Gypsy lore surrounding teeth is as follows:
- A child’s first tooth must, when it falls out, should be thrown into a hollow tree.
- Those which come out in the seventh year are carefully kept, and whenever the child suffers from toothache, one is thrown into a stream.
- The tooth of a wolf hung to the neck of an infant was believed to be an efficient amulet against disease;
- A child’s tooth caught before it falls to the ground and set in a bracelet was considered to be beneficial to women.
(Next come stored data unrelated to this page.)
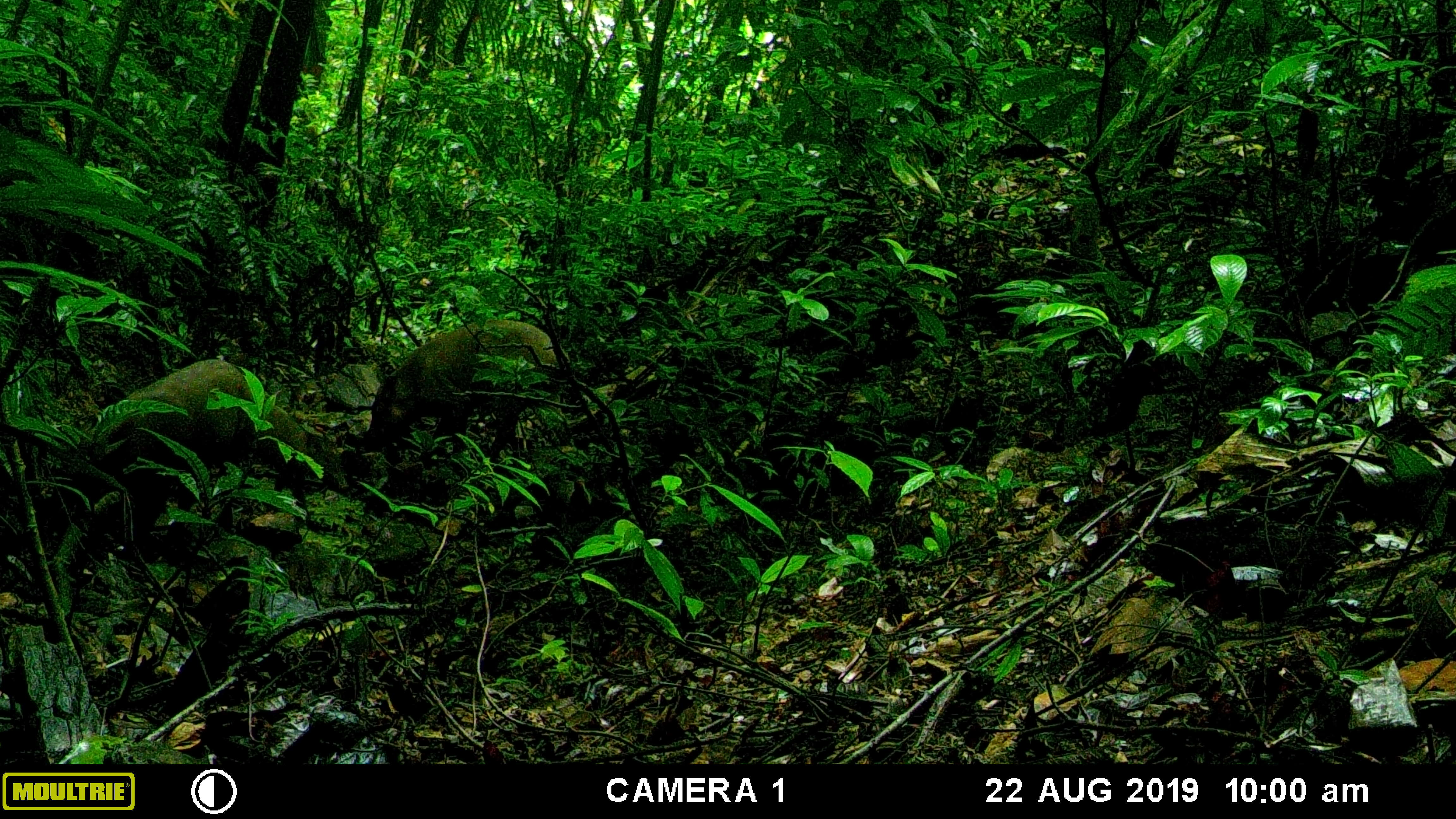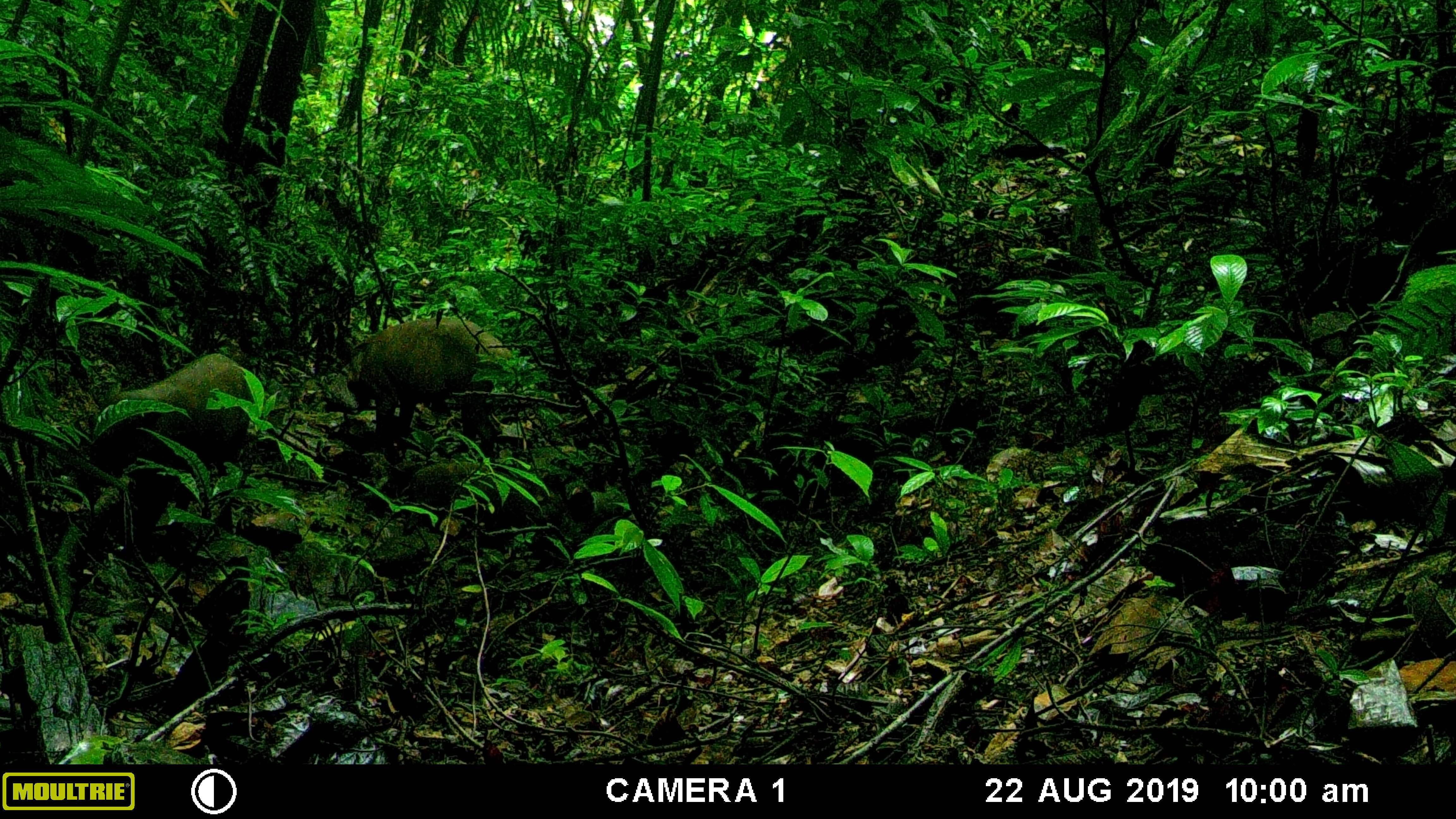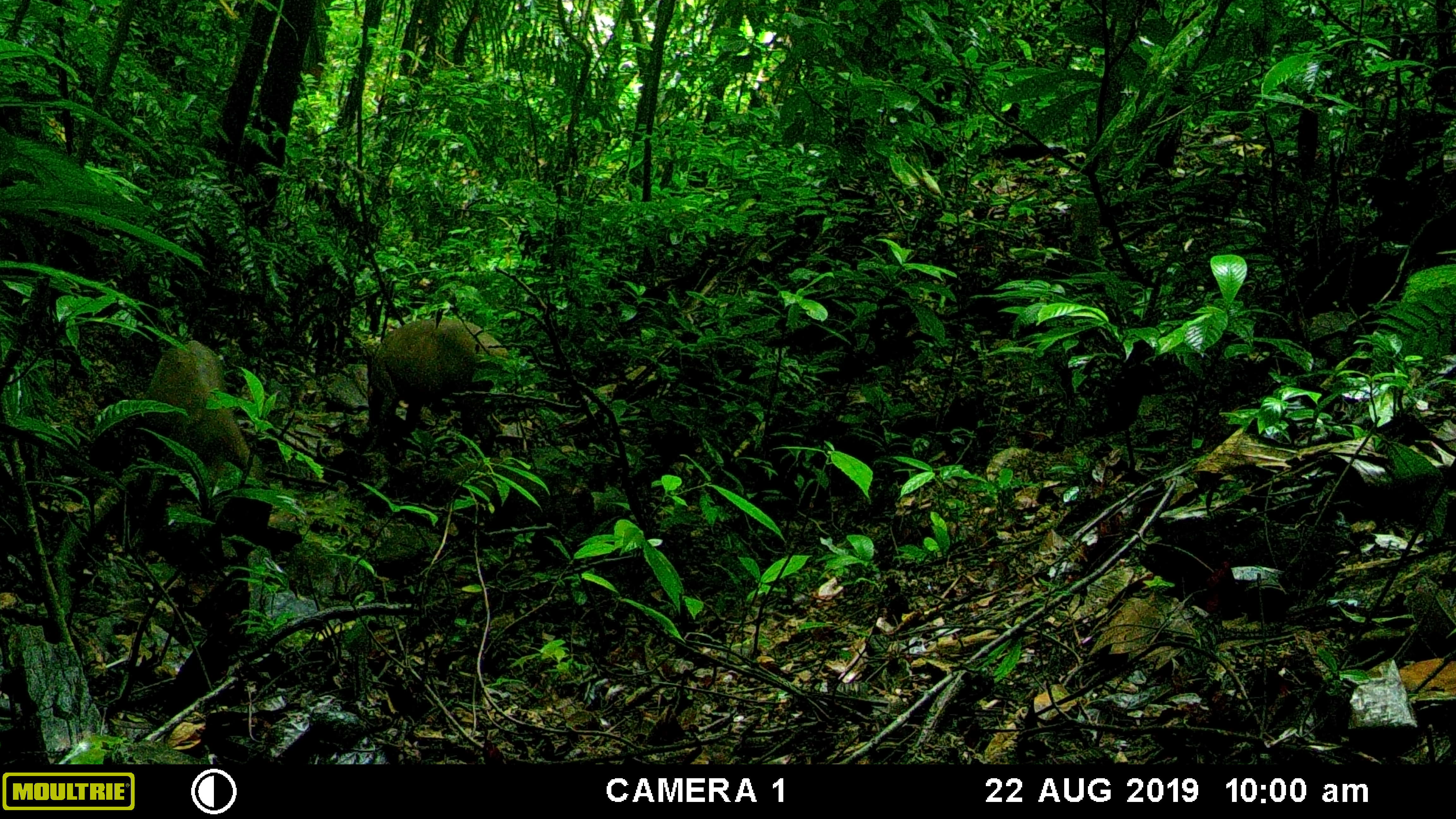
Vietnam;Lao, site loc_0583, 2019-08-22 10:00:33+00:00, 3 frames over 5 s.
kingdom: Animalia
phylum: Chordata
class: Mammalia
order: Artiodactyla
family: Suidae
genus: Sus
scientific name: Sus scrofa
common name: eurasian wild pig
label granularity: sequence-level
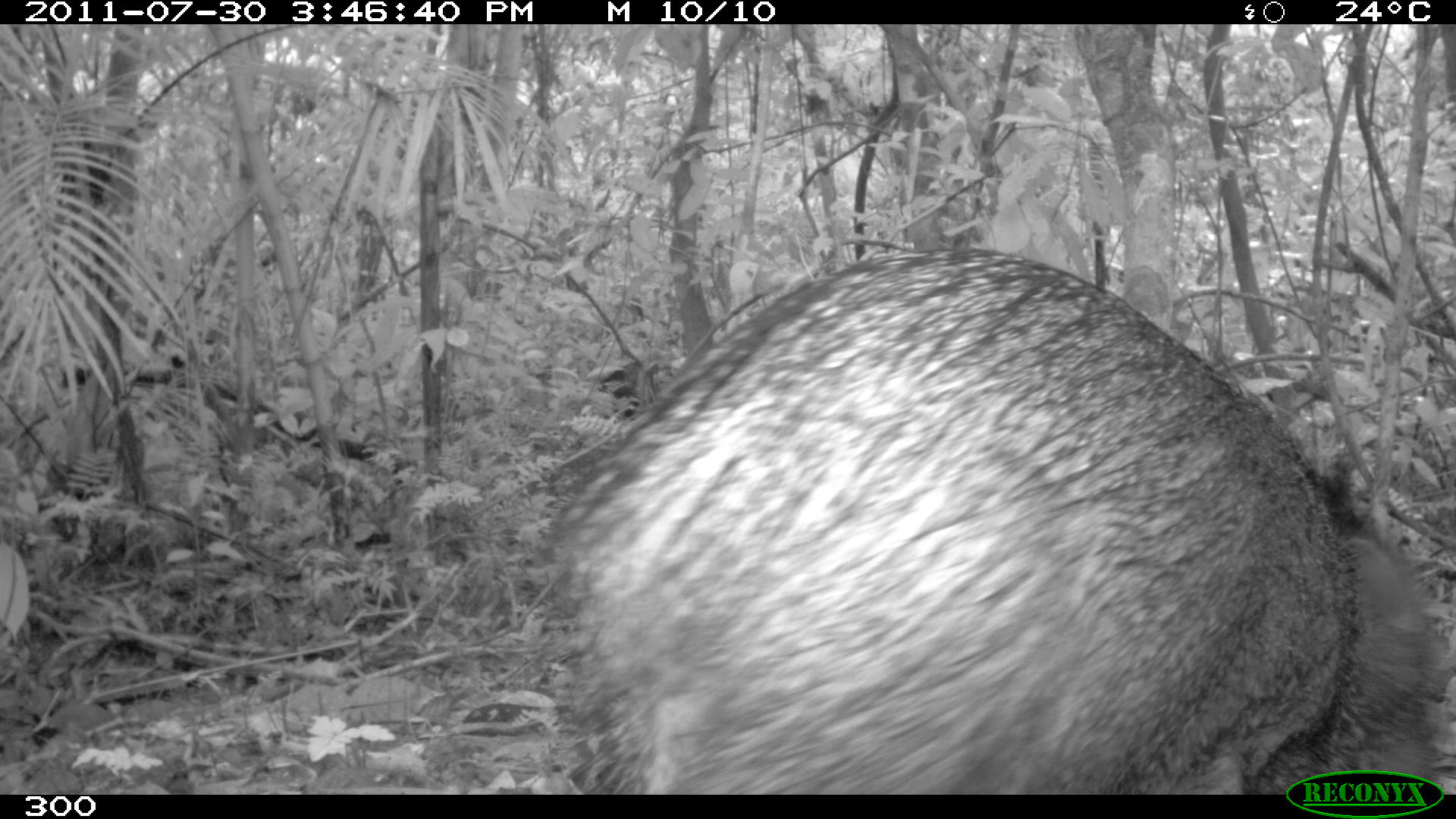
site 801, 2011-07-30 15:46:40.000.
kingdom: Animalia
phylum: Chordata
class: Mammalia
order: Artiodactyla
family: Tayassuidae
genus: Pecari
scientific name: Pecari tajacu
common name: collared peccary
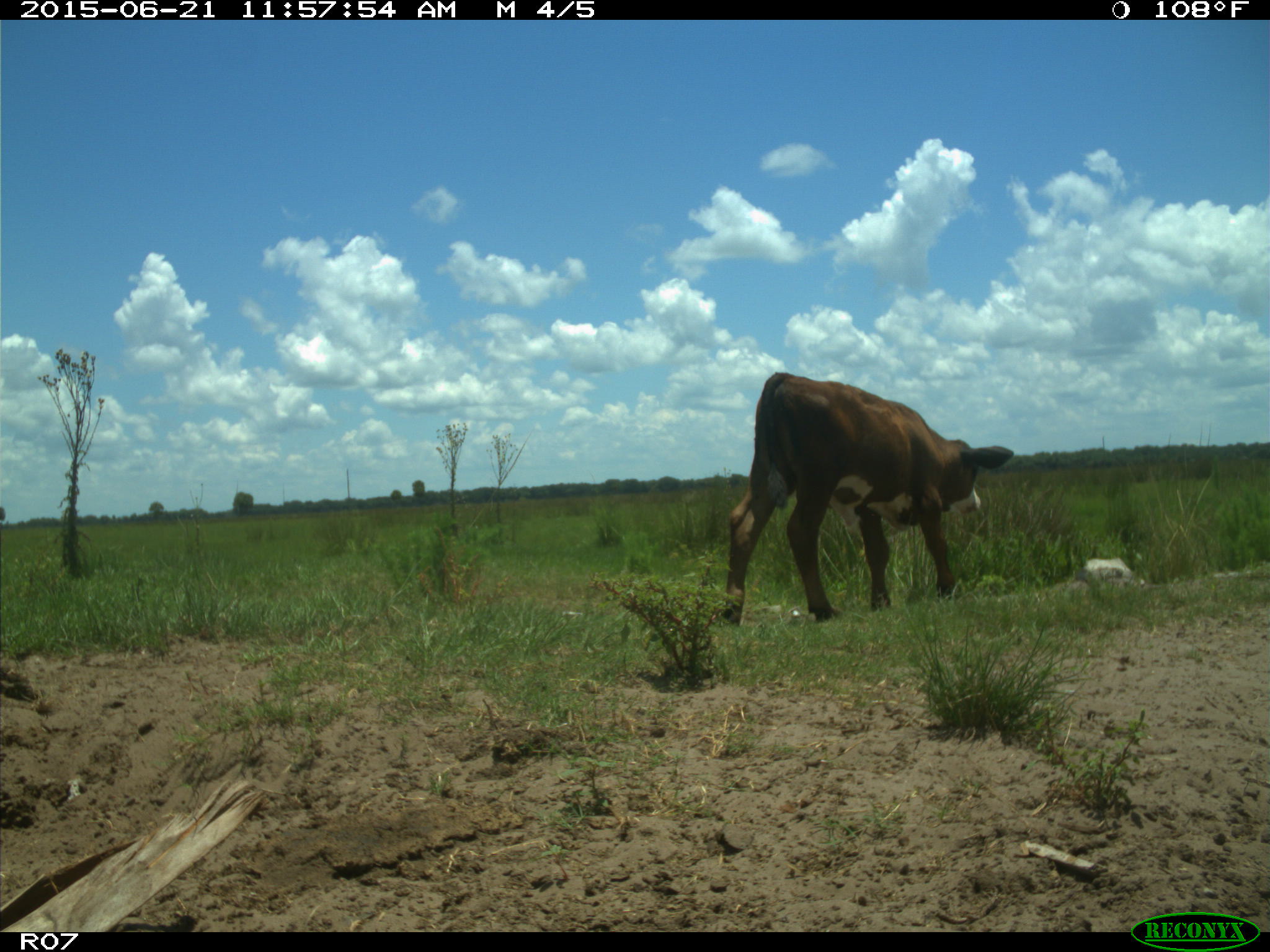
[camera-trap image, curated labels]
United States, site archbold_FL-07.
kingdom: Animalia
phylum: Chordata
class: Mammalia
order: Artiodactyla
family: Bovidae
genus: Bos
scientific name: Bos taurus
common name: domestic cow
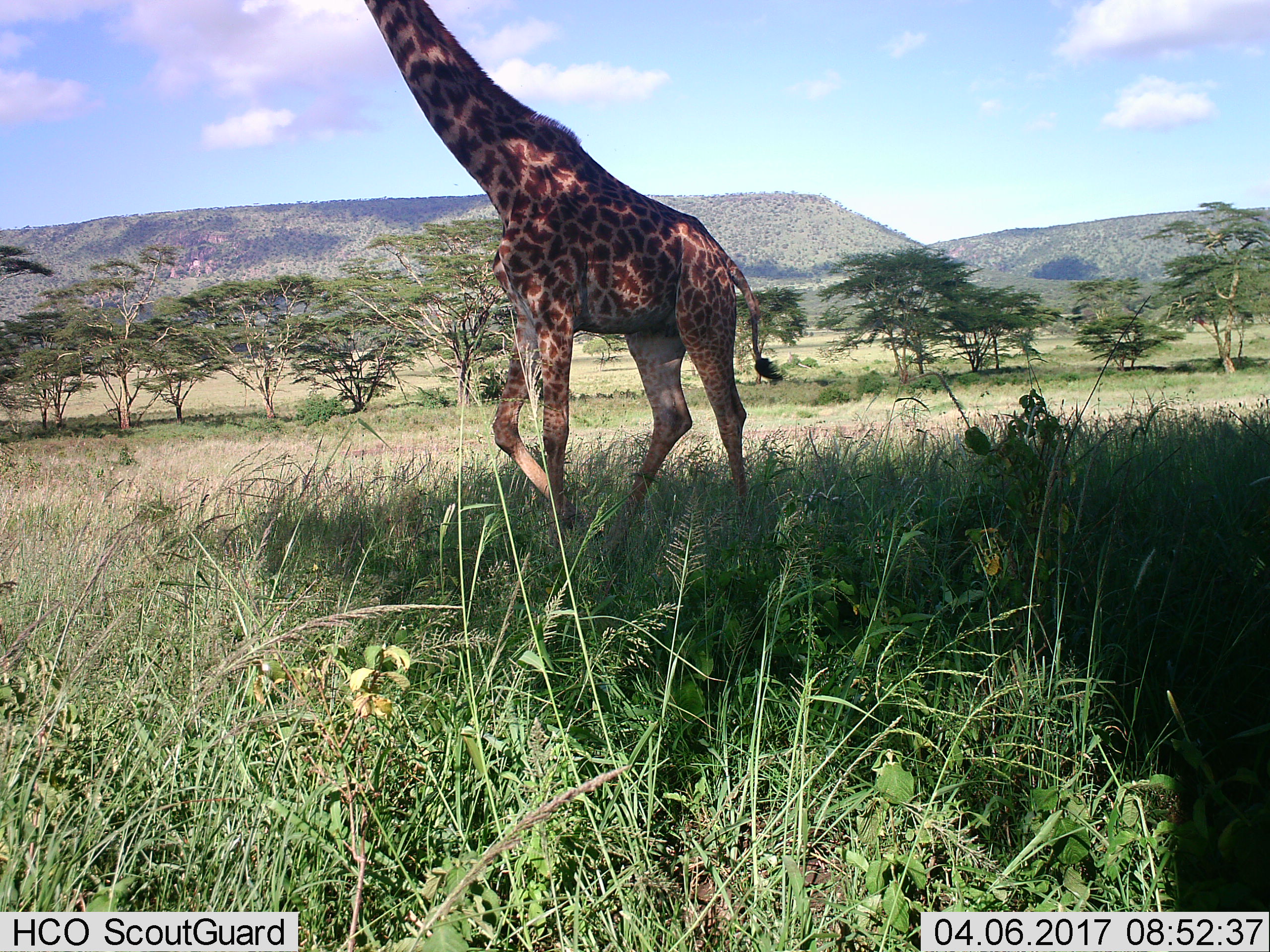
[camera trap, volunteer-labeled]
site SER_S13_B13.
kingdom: Animalia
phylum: Chordata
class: Mammalia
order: Artiodactyla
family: Giraffidae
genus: Giraffa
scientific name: Giraffa camelopardalis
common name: giraffe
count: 1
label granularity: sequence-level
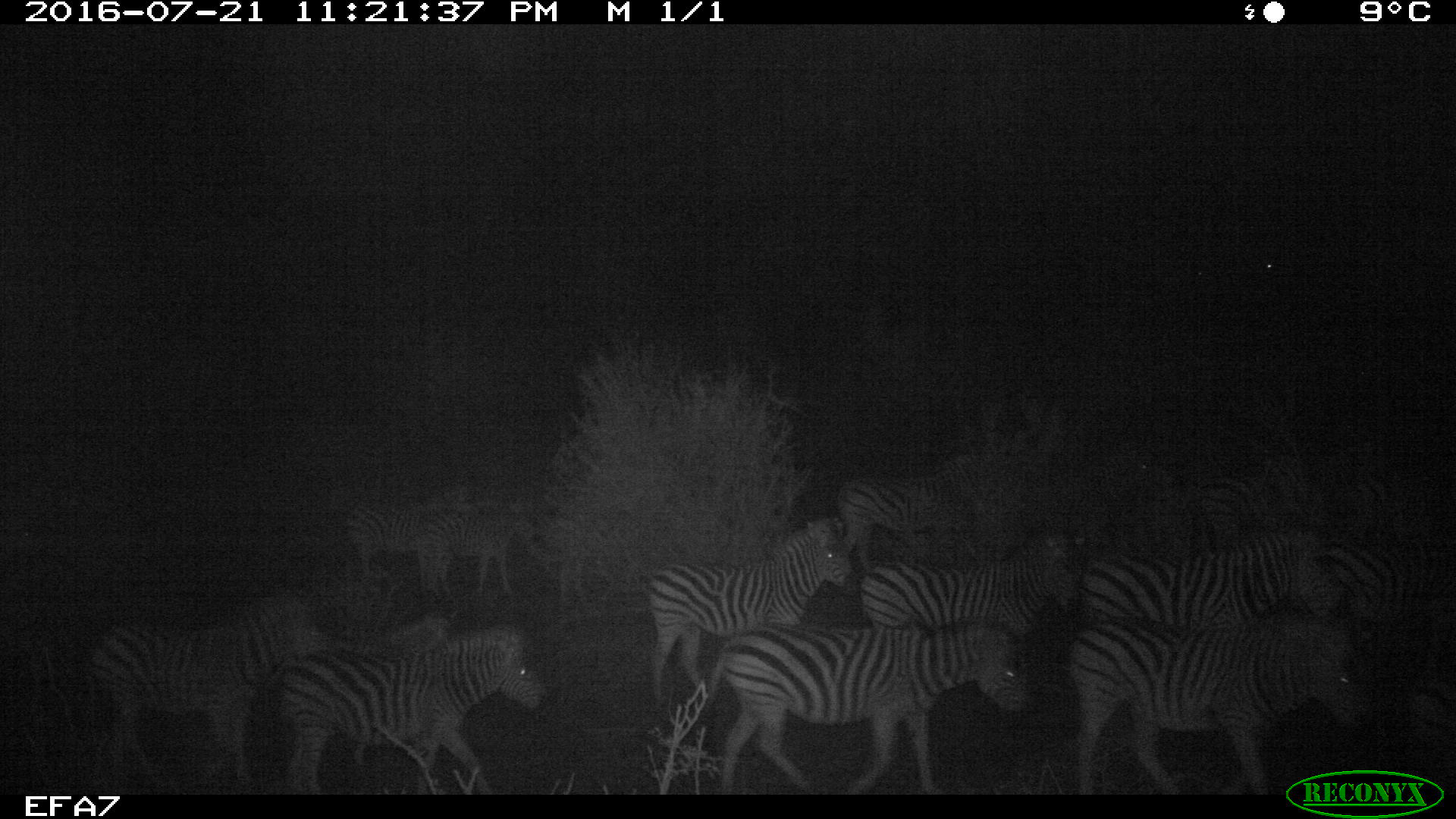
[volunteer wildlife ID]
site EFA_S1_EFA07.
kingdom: Animalia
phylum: Chordata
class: Mammalia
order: Perissodactyla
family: Equidae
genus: Equus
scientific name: Equus quagga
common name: plains zebra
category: zebraplains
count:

To cure toothache the Transylvanian gypsies wind a barley-straw round a stone, which is thrown into a running stream, while saying:
“Oh dukh ándre m’re dándá,
Tu ná báres cingerá!
Ná ává kiyá mánge,
Mire muy ná hin kere!
Tut ñikáná me kámáv,
Ac tu mánge pál pácá;
Káná e pçus yárpakri
Avel tele páñori!”
“Oh, pain in my teeth,
Trouble me not so greatly!
Do not come to me,
My mouth is not thy house.
I love thee not all,
Stay thou away from me;
When this straw is in the brook
Go away into the water!”
Teeth which have been buried for many years, serve to make a singular fetish. They are mingled with the bones of a tree-frog, and the whole then sewed up in a little bag. If a man has anything for sale, and will draw or rub this bag over it, he will have many offers or customers for the articles thus enchanted.
The bones are prepared by putting the frog into a glass or earthen receptacle full of small holes. This is buried in an anthill. The ants enter the holes and eat away all the flesh, leaving the bones which after a few weeks are removed.